Page 11: Document and Handwriting analysis

CHEMICAL INK ANALYSIS

• Chemical ink analysis requires a short length of a document’s line be removed, which destroys part of the document .

• The traditional method for chemical analysis of ink is to use Thin Layer Chromatography (TLC.)

• It  involves removing several "plugs" of ink and paper from the document, dissolving the ink in a solvent, and then spotting the dissolved ink onto a piece of filter paper.

• The filter paper is suspended over a new solvent with just the tip of the filter paper dipped in the solvent.

• The solvent soon migrates up the filter paper, carrying the ink with it. Distinct bands form, based on the physical and chemical composition of the inks . 

Page 12: Document and Handwriting analysis

CRIME RECONSTRUCTION

• Rarely can experts identify a specific pen as having written various entries on a document. If inks cannot be differentiated one from another by any of the above examinations, this leaves three possibilities:

• The same pen has been used for the entries, or

• Different pens containing the same ink have been used for the entries, e.g. two pens from the same manufacturer, or

• Different pens have been used for the entries which coincidentally contain inks which have identical visual and infrared properties.

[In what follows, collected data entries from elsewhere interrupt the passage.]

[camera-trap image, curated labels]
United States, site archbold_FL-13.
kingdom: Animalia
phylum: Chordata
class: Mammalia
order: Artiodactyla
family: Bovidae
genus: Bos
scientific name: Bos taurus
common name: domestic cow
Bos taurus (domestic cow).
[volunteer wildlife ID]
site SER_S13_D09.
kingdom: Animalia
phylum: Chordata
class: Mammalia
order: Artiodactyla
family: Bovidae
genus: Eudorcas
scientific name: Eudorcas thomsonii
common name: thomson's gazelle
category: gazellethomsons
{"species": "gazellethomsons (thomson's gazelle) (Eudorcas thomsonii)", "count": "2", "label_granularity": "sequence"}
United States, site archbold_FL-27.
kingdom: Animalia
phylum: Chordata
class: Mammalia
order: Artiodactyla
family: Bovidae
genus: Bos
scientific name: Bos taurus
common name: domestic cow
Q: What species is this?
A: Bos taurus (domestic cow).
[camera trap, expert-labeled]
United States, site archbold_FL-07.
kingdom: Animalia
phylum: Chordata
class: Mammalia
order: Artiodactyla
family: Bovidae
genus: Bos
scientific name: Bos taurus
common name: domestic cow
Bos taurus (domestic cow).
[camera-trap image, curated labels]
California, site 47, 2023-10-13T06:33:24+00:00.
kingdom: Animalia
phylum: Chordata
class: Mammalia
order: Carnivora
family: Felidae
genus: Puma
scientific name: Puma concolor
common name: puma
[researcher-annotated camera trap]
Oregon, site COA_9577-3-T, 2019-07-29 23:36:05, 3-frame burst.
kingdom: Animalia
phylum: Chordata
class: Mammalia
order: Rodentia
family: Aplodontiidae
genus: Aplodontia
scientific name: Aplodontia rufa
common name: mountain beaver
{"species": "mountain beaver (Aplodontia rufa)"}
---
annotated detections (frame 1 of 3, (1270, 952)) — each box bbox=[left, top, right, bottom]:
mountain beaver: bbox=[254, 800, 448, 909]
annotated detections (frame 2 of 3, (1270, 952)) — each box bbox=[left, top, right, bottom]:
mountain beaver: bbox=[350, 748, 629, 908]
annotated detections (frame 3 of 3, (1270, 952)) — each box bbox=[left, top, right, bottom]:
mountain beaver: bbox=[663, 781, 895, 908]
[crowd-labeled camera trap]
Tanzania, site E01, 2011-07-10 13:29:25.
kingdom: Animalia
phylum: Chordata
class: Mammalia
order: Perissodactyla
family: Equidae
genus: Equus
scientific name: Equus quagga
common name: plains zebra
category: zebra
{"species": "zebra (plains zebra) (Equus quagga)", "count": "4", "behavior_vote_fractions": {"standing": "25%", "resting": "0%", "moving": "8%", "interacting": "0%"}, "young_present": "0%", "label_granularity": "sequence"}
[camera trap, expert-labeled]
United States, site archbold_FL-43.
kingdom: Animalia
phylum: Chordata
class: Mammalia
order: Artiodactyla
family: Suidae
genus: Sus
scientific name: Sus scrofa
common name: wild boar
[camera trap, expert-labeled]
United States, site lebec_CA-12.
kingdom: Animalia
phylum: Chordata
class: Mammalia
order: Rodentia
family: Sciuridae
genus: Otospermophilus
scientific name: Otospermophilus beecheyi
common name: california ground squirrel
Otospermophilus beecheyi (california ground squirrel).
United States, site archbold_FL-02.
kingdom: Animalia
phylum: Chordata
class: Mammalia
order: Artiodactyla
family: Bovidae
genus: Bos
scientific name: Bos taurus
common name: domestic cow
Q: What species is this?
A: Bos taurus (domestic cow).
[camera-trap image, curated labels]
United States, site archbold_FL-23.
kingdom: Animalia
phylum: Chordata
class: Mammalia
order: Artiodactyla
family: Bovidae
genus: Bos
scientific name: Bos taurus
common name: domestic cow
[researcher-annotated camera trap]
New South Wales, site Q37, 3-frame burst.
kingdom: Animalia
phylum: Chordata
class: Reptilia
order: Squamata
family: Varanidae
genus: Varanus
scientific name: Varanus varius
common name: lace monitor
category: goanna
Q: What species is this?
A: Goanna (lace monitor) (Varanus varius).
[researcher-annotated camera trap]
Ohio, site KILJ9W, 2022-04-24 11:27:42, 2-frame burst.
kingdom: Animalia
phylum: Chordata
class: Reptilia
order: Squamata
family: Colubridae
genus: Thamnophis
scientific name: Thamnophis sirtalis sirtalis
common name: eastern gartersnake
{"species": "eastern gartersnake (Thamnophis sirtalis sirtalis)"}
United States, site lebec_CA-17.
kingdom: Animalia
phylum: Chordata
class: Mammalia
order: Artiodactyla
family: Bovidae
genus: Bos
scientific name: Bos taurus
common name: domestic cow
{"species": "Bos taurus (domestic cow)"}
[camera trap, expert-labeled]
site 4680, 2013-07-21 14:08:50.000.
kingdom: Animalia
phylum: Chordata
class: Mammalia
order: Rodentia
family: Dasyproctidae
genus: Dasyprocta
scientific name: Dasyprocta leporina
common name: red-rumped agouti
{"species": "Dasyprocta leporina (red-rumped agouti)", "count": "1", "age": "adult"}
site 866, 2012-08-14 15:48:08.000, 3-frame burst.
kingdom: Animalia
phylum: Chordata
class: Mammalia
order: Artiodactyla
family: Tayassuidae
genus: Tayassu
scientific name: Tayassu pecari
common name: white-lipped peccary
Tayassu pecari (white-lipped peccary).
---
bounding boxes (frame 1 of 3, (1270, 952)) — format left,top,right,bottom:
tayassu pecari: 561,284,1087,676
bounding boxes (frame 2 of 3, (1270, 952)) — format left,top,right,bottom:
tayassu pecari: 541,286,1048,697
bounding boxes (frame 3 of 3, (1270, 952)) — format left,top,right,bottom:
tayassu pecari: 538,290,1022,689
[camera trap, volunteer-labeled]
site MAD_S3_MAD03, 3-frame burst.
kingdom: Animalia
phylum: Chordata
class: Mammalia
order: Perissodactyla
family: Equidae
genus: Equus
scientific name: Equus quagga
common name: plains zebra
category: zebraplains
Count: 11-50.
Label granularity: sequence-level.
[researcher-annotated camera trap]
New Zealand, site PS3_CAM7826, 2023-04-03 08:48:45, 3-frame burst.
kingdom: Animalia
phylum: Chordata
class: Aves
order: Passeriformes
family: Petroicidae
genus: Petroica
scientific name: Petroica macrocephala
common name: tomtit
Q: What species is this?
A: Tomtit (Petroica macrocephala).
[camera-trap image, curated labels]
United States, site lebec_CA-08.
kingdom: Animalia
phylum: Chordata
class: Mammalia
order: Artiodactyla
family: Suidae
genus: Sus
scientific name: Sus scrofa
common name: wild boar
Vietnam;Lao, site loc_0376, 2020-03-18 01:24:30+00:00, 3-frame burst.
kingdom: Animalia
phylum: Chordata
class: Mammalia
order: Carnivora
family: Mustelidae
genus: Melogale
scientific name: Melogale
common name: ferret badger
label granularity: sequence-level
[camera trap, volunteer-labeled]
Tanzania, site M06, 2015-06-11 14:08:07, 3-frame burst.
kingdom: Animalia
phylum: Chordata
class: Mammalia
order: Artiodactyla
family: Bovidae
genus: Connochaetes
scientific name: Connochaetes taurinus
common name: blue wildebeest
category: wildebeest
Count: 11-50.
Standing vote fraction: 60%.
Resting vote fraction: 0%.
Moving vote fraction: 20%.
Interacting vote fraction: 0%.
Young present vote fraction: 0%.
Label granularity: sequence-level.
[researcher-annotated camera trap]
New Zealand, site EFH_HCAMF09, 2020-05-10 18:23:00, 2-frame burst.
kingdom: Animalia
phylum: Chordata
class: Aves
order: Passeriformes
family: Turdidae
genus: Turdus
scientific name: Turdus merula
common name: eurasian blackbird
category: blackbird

• Determining which of these is the case is usually impossible, unless there are significant defects within the writing implement, allowing the identification of a particular pen to be made.

Page 13: Document and Handwriting analysis

FORENSIC HANDWRITING ANALYSIS VS. GRAPHOLOGY

• Graphology is the pseudoscientific study and analysis of handwriting, especially in relation to human psychology. The graphologist looks at a sample of a person’s handwriting and uses it to diagnose a number of personality traits.

• Forensic handwriting analysis, on the other hand, is the scientific comparison of a known sample of a person’s handwriting to an unknown sample. If possible, the experts use several known examples for the comparison.